A few additional observations upon the questions involved may be pertinent.

[2] Respondents have argued strongly that all procedural matters in this case should be governed primarily, not by any of the sections numbered 307 to 1062a, inclusive, which appear in part II of the Code of Civil Procedure and which apply to "Civil Actions", but by the rules of title VII ("Eminent Domain") of part III of the code, comprising sections 1237 to 1264, inclusive, under which this condemnation suit, "a special proceeding of a civil nature", was brought. It is contended that section 1255a governs the present situation, providing, as it does, for dismissal of a condemnation action.
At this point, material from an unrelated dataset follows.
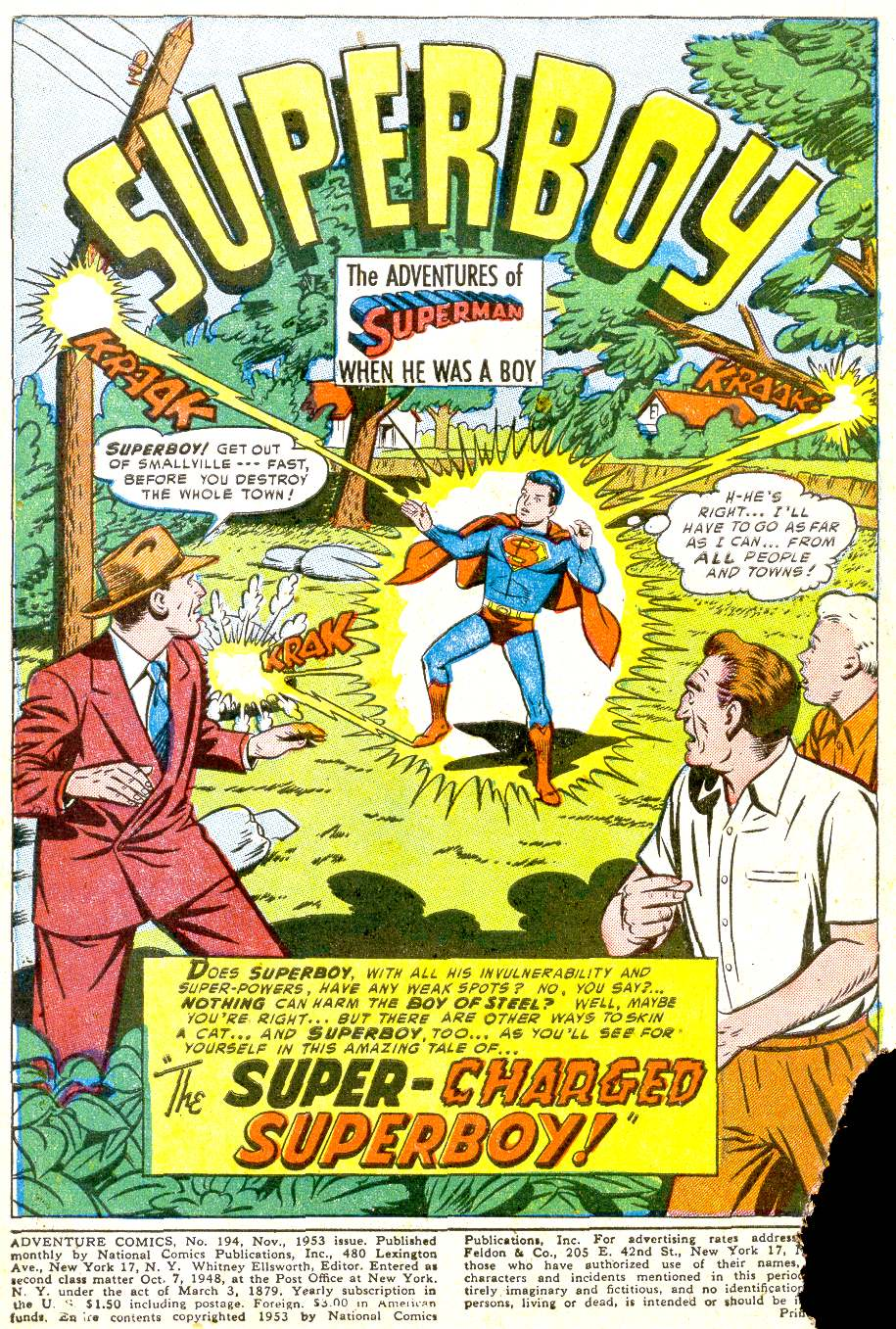 Read online Adventure Comics (1938) comic -  Issue #194 - 3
But it will be noted that such a dismissal is based, by the terms of that section, upon the abandonment of the condemnation suit. We do not think it has any application here (nor is the case of Silver Lake etc. Irr. Co. v. Los Angeles, 32 Cal. App. 123 [162 P. 432], in point), for in the case at bar the plaintiff, far from abandoning the proceedings, has secured a final judgment upon which it has rested since 1925, and now has asked, by its motion, merely for a dismissal of the action as to the defendants, who are respondents here. In Peck v. Agnew, 126 Cal. 607 [59 P. 125], the court held that under section 581 of the Code of Civil Procedure, subdivision 7 (practically identical with the present section 581a), providing for dismissal of an action, dismissal may be entered as to some defendants and need not be entered as to others; in other words, it need not be a dismissal of the entire action.
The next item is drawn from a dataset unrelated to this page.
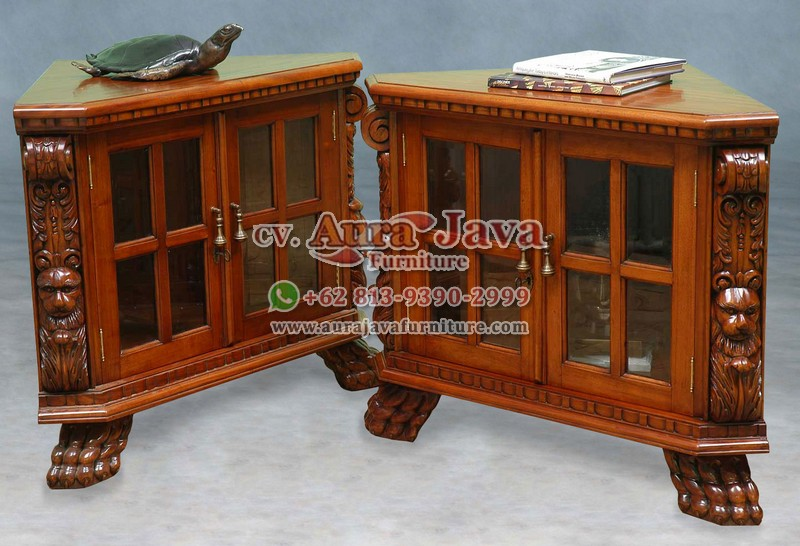 indonesia-teak-furniture-store-catalogue-bed-side-aura-java-jepara_017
Section 1256 of the Code of Civil Procedure, one of the sections governing the exercise of eminent domain, reads as follows: "Rules of Practice. Except as otherwise provided in this title, the provisions of part two of this code are applicable to and constitute the rules of practice in the proceedings mentioned in this title." This language adequately supports the claim of respondents that primarily the provisions of title VII, part III, Code of Civil Procedure, govern the conduct of condemnation suits; it is also [17 Cal. App. 2d 264] a clear direction that when no provision is found there to meet a given situation reliance must be had upon such section or sections of the code relating to civil actions as may be applicable. Under the title "Eminent Domain" in part III, Code of Civil Procedure, we find no section providing for a dismissal in a condemnation suit except upon abandonment, but this does not mean that abandonment is in every case a prerequisite to dismissal. Where, for other reasons and upon other grounds, a dismissal is sought, sections of the code outside the title "Eminent Domain" may be invoked. City of Bell v. American States W. S. Co., 10 Cal. App. 2d 604 [52 PaCal.2d 503], furnishes a recent instance. There section 583 of the Code of Civil Procedure was employed by defendant to secure a dismissal upon the ground that plaintiff had failed to bring the action to trial for more than two years after answer filed, a situation not provided for under "Eminent Domain". Similarly, in our opinion, the plaintiff in the instant case,--no section of the "Eminent Domain" title being applicable to the present situation,--is entitled to terminate this action as to these respondents under section 581a of the Code of Civil Procedure.

Therefore, our earlier order to the superior court, embodied in our original opinion, is hereby confirmed: the action is to be dismissed as to these respondents.

A petition by respondents to have the cause heard in the Supreme Court, after judgment in the District Court of Appeal, was denied by the Supreme Court on December 28, 1936.